What is "automation"
Automation is an experimental feature of the data-cli
and https://datahub.io/ which allows you to make a dataset always up-to-date. Usually, there is a processing script alongside with a dataset, that gets a new data from the data-source and transforms it into a proper dataset. At the moment people run those processing scripts manually.
Automation is created to update and wrangle your data periodically and without your interaction. All you need is to set-up an automation configuration and push your dataset to the https://datahub.io once. Now your data will be always up-to-date until the data-source is alive.
Here are steps you have to pass to automate a dataset:
0. Choose the dataset to be automated
Take your own dataset or choose one from https://github.com/datasets (check it is not automated yet). We have a lot of features to wrangle data, but for the first time choose a dataset with not too complex processing script.
1. Create a .datahub
folder
The datahub pipeline uses .datahub
sub-folder inside the datapackage folder to get instructions and metadata. So create the datapackage_name/.datahub
folder.
There will be .datahub/flow.yaml
and .datahub/datapackage.json
files stored.
2. Create a .datahub/flow.yaml
Instructions for the automation is taken from the special configuration file. So create the .datahub/flow.yaml
file. Here is template for you:
meta:
dataset: <dataset_name>
findability: public
# owner and ownerid should match username and id from
# cat ~/.config/datahub/config.json
owner: core
ownerid: core
inputs:
-
kind: datapackage # currently supports only datapackages
parameters:
resource-mapping:
# resource name and the link to original data-source file
<resource-name>: <http://source-site.com/datafile.csv>
# the PROCESSING part describes what to do with data, how to 'process' it
# processors are the tools that will wrangle your data. see:
# https://github.com/frictionlessdata/datapackage-pipelines - dpp
# https://github.com/frictionlessdata/tabulator-py - tabulator
# Each processor takes data from "input: <resource-name>",
# does operations that you define in this section
# and saves data into "output: <resource-name>",
# then next processor takes data there and goes on
# (for now we use the same name for input and output)
processing:
- # put this tabulator processor first in a pipeline if the source is zipped
input: <resource-name>
tabulator:
compression: zip
output: <resource-name>
# Datapackage-pipeline operations example. Here is the dpp docs:
# https://github.com/frictionlessdata/datapackage-pipelines
-
input: <resource-name>
dpp:
- # delete some columns:
run: delete_fields
parameters:
resources: <resource-name>
fields:
- id
- home_link
- keywords
- # unpivot table
run: unpivot
parameters:
resources: <resource-name>
extraKeyFields:
-
name: year
type: year
extraValueField:
name: value
type: number
unpivot:
-
name: ([0-9]{4})
keys:
year: \1
- # replace, e.g. quarters to dates: '1998 Q1' -> 1998-03-31 , Q2 -> 06-31, etc
run: find_replace
parameters:
resources: <resource-name>
fields:
-
name: date
patterns:
-
find: ([0-9]{4})( Q1)
replace: \1-03-31
-
find: ([0-9]{4})( Q2)
replace: \1-06-31
-
find: ([0-9]{4})( Q3)
replace: \1-09-30
-
find: ([0-9]{4})( Q4)
replace: \1-12-31
output: <resource-name>
# how often to update the data
schedule: every 1d
3. create .datahub/datapackage.json
.datahub/datapackage.json
file is not required, though it is used to store the dataset metadata (and to describe intermediate resources if you need them) in the package.

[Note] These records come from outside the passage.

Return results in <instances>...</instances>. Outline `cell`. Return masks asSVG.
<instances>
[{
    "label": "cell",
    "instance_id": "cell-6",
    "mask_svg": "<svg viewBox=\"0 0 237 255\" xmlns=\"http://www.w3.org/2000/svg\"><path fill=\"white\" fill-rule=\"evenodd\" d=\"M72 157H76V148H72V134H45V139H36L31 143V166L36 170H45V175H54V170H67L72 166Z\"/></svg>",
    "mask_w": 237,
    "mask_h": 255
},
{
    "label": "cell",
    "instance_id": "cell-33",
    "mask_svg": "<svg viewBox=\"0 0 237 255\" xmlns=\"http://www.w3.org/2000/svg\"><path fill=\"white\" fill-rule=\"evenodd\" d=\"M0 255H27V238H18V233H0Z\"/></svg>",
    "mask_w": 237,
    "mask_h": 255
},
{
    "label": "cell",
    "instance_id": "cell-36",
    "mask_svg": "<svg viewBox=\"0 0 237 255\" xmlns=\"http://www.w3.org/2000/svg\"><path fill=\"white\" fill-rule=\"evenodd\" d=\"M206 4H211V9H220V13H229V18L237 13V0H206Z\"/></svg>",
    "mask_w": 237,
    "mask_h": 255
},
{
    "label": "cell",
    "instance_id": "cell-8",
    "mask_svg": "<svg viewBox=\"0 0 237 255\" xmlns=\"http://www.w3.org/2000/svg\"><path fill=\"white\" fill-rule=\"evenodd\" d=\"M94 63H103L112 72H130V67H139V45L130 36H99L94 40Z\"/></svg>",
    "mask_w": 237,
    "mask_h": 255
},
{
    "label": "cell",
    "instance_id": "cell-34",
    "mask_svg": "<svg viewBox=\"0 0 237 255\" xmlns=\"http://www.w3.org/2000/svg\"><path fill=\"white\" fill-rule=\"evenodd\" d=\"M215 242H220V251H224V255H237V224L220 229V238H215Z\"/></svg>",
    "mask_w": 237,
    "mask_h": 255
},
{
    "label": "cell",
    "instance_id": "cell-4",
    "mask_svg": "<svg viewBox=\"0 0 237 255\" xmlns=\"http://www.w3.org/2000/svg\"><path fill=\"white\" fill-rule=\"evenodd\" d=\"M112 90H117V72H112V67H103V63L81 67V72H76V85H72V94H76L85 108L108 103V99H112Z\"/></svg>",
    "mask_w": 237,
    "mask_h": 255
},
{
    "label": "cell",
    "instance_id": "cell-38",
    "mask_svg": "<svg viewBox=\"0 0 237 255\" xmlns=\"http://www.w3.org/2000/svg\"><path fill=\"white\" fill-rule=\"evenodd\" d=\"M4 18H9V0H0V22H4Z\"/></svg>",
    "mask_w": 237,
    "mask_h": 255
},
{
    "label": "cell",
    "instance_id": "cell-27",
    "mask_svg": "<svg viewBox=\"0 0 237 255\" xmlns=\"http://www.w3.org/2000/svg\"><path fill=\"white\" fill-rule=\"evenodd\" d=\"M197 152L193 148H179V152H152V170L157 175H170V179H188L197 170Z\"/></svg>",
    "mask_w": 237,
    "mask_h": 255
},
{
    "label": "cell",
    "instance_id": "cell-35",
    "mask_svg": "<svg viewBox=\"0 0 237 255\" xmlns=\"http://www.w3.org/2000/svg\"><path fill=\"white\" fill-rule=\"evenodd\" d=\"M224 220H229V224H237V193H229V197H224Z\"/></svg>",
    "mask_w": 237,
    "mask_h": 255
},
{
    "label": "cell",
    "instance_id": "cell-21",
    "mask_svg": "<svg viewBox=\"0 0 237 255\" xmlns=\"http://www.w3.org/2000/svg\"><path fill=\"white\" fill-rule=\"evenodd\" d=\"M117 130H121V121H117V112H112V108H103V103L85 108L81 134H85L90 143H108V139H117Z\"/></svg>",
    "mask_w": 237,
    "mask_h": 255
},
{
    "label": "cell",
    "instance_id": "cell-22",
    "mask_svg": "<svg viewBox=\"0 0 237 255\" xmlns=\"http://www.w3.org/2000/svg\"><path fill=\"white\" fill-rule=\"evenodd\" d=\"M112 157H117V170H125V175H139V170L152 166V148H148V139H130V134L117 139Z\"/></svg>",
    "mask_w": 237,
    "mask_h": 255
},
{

So create .datahub/datapackage.json
file. Here is example for you:
{
"name": "package_name",
"title": "package_title",
"description": "description",
"license": "ODC-PDDL-1.0",
"readme": "the very long string of readme, copy of readme.md",
// other non-required fields like:
// "homepage": "url",
// "version": "not_n",
"sources": [
{
"name": "source_name",
"path": "source_url",
"title": "title"
}
],
// resources section describes the data structure: files, fields, etc
// see the datapackage.json description for more details
// https://frictionlessdata.io/guides/data-package/
//
// with the latest changes, the automation engine could infer the resource
// schema automatically from the source data, so now we could delete 'resources'
// section from this file.
// Only leave it, if you need to describe additional intermediate resources.
"resources": [
{
"name": "resource-name", // this is a <resource-name> in the flow.yaml
"path": "data/data.csv",
"schema": {
"fields": [
{
"name": "date",
"type": "date"
},
{
"description": "field description",
"name": "GDP",
"type": "number"
}
]
}
}
]
}
4. Pushing to the server
- check that owner&ownerid in your
flow.yaml
is equal to username and id from the~/.config/datahub/config.json
file - do
data login
- do
data push-flow
Local Errors
> Error! Cannot read property 'split' of null
If you see such error it means there were some errors, but we lost it on the way. To see the actual error - please, use --debug
flag: data push-flow --debug
Pipeline Errors
- go to https://datahub.io/<username>/<dataset_name>/v/<n> to see errors.
- fix configuration files and do
data push-flow
again
Note! If you meet the error you can't fix - ask for the help here: https://gitter.im/datahubio/chat
When all errors are fixed - you will see the datapackage on the datahub.io page!
5. Final fixes
- update
readme.md
file - add automation description and a future dataset link on the datahub.io - update the
.datahub/datapackage.json
readme section - if you are planning to publish the dataset under 'core' user - change
owner/ownerid
tocore
- push the dataset with the
.datahub
folder on the GitHub (the datahub.io not stores automation scripts in the result dataset) - (optional) ask Datahub staff to push dataset under 'core' if the data is important and you want everybody to use it.